In a 6-3 opinion, the Supreme Court held that the double jeopardy clause does not prohibit subsequent prosecutions under two different codes, here the U.S. Code and the Ute Mountain Ute Code, based on the same underlying conduct. The Court reasoned that the Fifth Amendment prohibits multiple prosecutions for the same “offense,” and offenses are separate if they are defined by separate sovereigns, even if their elements are identical.

Denezpi v. United States (U.S. Supreme Court, June 2022)

In a 6-3 opinion, the Supreme Court affirmed a defendant’s federal conviction, rejecting the defendant’s argument that he could not be prosecuted by the feds after they had already prosecuted him for violations of tribal law based on the same conduct. The Court reasoned that, regardless of the fact that the federal government prosecuted both cases, the offenses being prosecuted were distinct because they were defined by distinct sovereigns–the federal government and the Utes sovereign reservation.

United States v. Taylor (U.S. Supreme Court, June 2022)

In a 7-2 decision, the Supreme Court held that attempted Hobbs Act robbery does not qualify as a “crime of violence” under 924(c) “because no element of the offense requires proof that the defendant used, attempted to use, or threatened to use force.” Applying the categorical approach, the Court held that a generic defendant could be convicted of attempted Hobbs Act robbery without using or threatening force based simply on their “intent” and their taking a non-forceful “substantial step.”

Shoop v. Twyford (U.S. Supreme Court, June 2022)
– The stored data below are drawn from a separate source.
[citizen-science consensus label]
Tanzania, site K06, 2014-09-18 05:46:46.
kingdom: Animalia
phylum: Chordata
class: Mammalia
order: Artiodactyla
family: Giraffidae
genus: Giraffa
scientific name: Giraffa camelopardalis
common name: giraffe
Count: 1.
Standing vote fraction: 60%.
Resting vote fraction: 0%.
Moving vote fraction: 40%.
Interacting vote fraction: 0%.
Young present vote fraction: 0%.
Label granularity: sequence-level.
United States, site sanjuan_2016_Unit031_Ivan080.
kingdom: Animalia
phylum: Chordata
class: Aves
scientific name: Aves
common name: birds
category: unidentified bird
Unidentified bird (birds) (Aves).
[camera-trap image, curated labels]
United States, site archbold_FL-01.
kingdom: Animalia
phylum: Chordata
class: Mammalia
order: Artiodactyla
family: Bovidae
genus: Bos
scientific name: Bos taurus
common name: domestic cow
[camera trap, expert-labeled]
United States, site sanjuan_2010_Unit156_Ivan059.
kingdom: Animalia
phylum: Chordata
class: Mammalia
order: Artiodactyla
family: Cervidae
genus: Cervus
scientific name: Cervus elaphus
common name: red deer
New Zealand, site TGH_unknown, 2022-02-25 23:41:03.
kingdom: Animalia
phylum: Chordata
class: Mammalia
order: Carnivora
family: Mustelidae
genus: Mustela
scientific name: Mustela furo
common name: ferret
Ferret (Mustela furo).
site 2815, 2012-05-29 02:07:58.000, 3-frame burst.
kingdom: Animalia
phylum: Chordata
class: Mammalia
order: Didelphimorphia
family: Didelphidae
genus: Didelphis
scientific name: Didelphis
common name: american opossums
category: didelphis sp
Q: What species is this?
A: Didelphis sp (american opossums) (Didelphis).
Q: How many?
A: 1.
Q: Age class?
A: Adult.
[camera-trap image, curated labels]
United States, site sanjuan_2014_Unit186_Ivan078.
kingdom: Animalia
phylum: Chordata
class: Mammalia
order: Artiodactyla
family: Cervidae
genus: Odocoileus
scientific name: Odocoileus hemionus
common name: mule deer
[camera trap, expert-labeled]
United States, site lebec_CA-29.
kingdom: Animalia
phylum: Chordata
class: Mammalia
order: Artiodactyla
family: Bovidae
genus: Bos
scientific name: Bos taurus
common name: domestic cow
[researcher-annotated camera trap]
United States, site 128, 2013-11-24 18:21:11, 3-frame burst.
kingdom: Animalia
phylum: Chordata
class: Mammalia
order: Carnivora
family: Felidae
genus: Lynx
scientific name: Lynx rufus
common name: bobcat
In a 5-4 opinion, the Supreme Court held that federal district courts do not have the authority under the All Writs Act to issue a transportation order for a prisoner held in state custody so the prisoner may search for exonerating evidence in an evidentiary hearing. To issue such an order, an inmate petitioner must make a showing that the evidence is admissible and supports one of their possible habeas claims. The decision limits district courts’ ability to develop and consider new evidence in Habeas cases.

Shinn v. Martinez Ramirez (SCOTUS, May 2022)

In a 6-3 opinion, the Supreme Court held that there is no right to counsel in state post-conviction proceedings and, as such, a petitioner’s ineffective assistance claim must be evident on the face of the state court record, rather than developed through an evidentiary hearing.